* [Given task]: Repeat, line for line, the entries printed below.

##### Information given #####

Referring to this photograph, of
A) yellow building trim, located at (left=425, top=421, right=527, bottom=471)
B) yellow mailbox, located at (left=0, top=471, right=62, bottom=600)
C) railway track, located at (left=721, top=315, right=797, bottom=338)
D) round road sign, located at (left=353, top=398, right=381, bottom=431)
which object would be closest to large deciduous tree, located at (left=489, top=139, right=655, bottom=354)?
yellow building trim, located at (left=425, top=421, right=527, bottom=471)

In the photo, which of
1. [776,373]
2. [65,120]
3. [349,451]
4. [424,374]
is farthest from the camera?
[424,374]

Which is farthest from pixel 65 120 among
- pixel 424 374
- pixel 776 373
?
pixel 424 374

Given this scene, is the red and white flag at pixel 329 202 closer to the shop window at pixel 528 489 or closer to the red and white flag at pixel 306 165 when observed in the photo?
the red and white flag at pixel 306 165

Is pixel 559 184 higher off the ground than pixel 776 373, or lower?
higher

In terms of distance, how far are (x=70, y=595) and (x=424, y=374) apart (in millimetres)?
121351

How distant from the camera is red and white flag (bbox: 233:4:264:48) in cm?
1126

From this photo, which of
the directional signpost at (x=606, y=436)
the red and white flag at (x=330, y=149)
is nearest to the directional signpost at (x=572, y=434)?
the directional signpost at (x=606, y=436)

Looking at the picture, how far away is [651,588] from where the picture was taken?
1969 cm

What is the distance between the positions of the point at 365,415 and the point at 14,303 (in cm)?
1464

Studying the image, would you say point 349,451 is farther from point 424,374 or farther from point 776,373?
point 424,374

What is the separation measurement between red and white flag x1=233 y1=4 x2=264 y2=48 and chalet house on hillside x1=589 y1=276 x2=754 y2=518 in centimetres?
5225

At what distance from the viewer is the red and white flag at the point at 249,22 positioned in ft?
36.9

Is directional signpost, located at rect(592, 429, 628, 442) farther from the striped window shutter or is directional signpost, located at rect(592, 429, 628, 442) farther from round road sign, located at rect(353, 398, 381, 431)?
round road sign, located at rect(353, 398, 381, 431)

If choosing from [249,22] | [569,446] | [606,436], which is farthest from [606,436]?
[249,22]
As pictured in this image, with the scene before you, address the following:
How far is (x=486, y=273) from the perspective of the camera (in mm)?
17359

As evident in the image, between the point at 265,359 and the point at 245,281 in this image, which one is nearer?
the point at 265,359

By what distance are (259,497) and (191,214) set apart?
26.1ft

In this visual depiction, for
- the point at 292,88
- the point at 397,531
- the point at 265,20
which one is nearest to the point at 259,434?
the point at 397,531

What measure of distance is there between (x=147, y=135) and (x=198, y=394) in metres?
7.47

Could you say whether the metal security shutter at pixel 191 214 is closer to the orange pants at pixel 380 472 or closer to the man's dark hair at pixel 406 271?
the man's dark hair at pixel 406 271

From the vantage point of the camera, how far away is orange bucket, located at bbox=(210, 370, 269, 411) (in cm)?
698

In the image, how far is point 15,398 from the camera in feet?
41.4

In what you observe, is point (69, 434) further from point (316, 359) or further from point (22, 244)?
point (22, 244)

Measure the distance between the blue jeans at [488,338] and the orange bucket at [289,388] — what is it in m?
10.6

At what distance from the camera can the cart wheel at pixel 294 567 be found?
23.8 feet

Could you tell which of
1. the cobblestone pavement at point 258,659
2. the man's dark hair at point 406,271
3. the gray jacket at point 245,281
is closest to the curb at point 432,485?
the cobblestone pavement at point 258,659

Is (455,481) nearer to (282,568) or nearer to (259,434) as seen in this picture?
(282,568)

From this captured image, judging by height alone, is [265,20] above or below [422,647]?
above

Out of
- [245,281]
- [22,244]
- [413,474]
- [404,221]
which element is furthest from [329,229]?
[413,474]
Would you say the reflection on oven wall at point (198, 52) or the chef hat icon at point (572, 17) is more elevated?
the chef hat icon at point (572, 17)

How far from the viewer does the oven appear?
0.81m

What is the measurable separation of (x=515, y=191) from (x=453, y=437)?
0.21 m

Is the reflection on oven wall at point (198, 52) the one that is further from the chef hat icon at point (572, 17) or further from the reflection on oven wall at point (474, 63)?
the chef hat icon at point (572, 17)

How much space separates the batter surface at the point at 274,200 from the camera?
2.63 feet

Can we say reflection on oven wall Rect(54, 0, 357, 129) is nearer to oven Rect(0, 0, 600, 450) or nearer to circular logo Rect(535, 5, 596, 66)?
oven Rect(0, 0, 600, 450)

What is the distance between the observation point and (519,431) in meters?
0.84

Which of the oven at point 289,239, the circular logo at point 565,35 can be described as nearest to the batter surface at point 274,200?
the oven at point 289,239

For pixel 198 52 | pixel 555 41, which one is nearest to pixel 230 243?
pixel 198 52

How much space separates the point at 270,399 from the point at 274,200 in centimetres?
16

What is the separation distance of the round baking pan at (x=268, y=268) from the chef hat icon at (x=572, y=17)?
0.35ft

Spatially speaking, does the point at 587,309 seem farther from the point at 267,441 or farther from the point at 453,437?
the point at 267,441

#####

* [Written response]:
Referring to this photograph, of
A) yellow building trim, located at (left=425, top=421, right=527, bottom=471)
B) yellow mailbox, located at (left=0, top=471, right=62, bottom=600)
C) railway track, located at (left=721, top=315, right=797, bottom=338)
D) round road sign, located at (left=353, top=398, right=381, bottom=431)
which object would be closest to large deciduous tree, located at (left=489, top=139, right=655, bottom=354)?
yellow building trim, located at (left=425, top=421, right=527, bottom=471)

In the photo, which of
1. [776,373]
2. [65,120]
3. [349,451]
4. [424,374]
is farthest from the camera?
[424,374]

Which is farthest from pixel 65 120 among
- pixel 424 374
- pixel 776 373
?
pixel 424 374

Given this scene, is the red and white flag at pixel 329 202 closer to the shop window at pixel 528 489 or closer to the red and white flag at pixel 306 165 when observed in the photo?
the red and white flag at pixel 306 165

Is pixel 559 184 higher off the ground than pixel 776 373, or lower?
higher

In terms of distance, how far are (x=70, y=595) and (x=424, y=374) apart (in millimetres)?
121351

How distant from the camera is red and white flag (bbox: 233:4:264:48) in cm?
1126

From this photo, which of
the directional signpost at (x=606, y=436)
the red and white flag at (x=330, y=149)
is nearest to the directional signpost at (x=572, y=434)?
the directional signpost at (x=606, y=436)

Looking at the picture, how far away is [651,588] from where the picture was taken?
1969 cm

What is the distance between the positions of the point at 365,415 and the point at 14,303 (in cm)?
1464

Studying the image, would you say point 349,451 is farther from point 424,374 or farther from point 776,373?
point 424,374

What is the separation measurement between red and white flag x1=233 y1=4 x2=264 y2=48 and chalet house on hillside x1=589 y1=276 x2=754 y2=518 in centimetres?
5225

At what distance from the viewer is the red and white flag at the point at 249,22 positioned in ft?
36.9

Is directional signpost, located at rect(592, 429, 628, 442) farther from the striped window shutter or is directional signpost, located at rect(592, 429, 628, 442) farther from round road sign, located at rect(353, 398, 381, 431)?
round road sign, located at rect(353, 398, 381, 431)

If choosing from [249,22] | [569,446] | [606,436], which is farthest from [606,436]?
[249,22]
As pictured in this image, with the scene before you, address the following:
How far is (x=486, y=273) from the perspective of the camera (in mm)?
17359

As evident in the image, between the point at 265,359 and the point at 245,281 in this image, which one is nearer?
the point at 265,359

By what distance are (259,497) and (191,214) set apart?
26.1ft

In this visual depiction, for
- the point at 292,88
- the point at 397,531
- the point at 265,20
which one is nearest to the point at 259,434?
the point at 397,531

What measure of distance is there between (x=147, y=135) and (x=198, y=394) in metres?
7.47

Could you say whether the metal security shutter at pixel 191 214 is closer to the orange pants at pixel 380 472 or closer to the man's dark hair at pixel 406 271?
the man's dark hair at pixel 406 271

From the vantage point of the camera, how far away is orange bucket, located at bbox=(210, 370, 269, 411) (in cm)?
698

In the image, how far is point 15,398 from the camera in feet?
41.4

In what you observe, is point (69, 434) further from point (316, 359) or further from point (22, 244)?
point (22, 244)

Measure the distance between the blue jeans at [488,338] and the orange bucket at [289,388] — what is it in m?
10.6

At what distance from the camera can the cart wheel at pixel 294 567 be found?
23.8 feet

Could you tell which of
1. the cobblestone pavement at point 258,659
2. the man's dark hair at point 406,271
3. the gray jacket at point 245,281
is closest to the curb at point 432,485?
the cobblestone pavement at point 258,659

Is (455,481) nearer to (282,568) or nearer to (259,434) as seen in this picture?
(282,568)

From this captured image, judging by height alone, is [265,20] above or below [422,647]?
above

Out of
- [245,281]
- [22,244]
- [413,474]
- [404,221]
which element is furthest from [329,229]?
[413,474]
Would you say the reflection on oven wall at point (198, 52) or the chef hat icon at point (572, 17) is more elevated?
the chef hat icon at point (572, 17)

How far from the viewer does the oven appear?
0.81m

What is the measurable separation of (x=515, y=191) from (x=453, y=437)?
0.21 m

Is the reflection on oven wall at point (198, 52) the one that is further from the chef hat icon at point (572, 17) or further from the reflection on oven wall at point (474, 63)?
the chef hat icon at point (572, 17)

How much space separates the batter surface at the point at 274,200 from the camera?
2.63 feet

Can we say reflection on oven wall Rect(54, 0, 357, 129) is nearer to oven Rect(0, 0, 600, 450) or nearer to circular logo Rect(535, 5, 596, 66)?
oven Rect(0, 0, 600, 450)

What is the distance between the observation point and (519,431) in meters?
0.84

Which of the oven at point 289,239, the circular logo at point 565,35 can be described as nearest to the batter surface at point 274,200?
the oven at point 289,239

For pixel 198 52 | pixel 555 41, which one is nearest to pixel 230 243?
pixel 198 52

How much space separates the point at 270,399 from the point at 274,200 in centimetres?
16

What is the separation distance of the round baking pan at (x=268, y=268) from the chef hat icon at (x=572, y=17)?
0.35ft

Spatially speaking, does the point at 587,309 seem farther from the point at 267,441 or farther from the point at 453,437?
the point at 267,441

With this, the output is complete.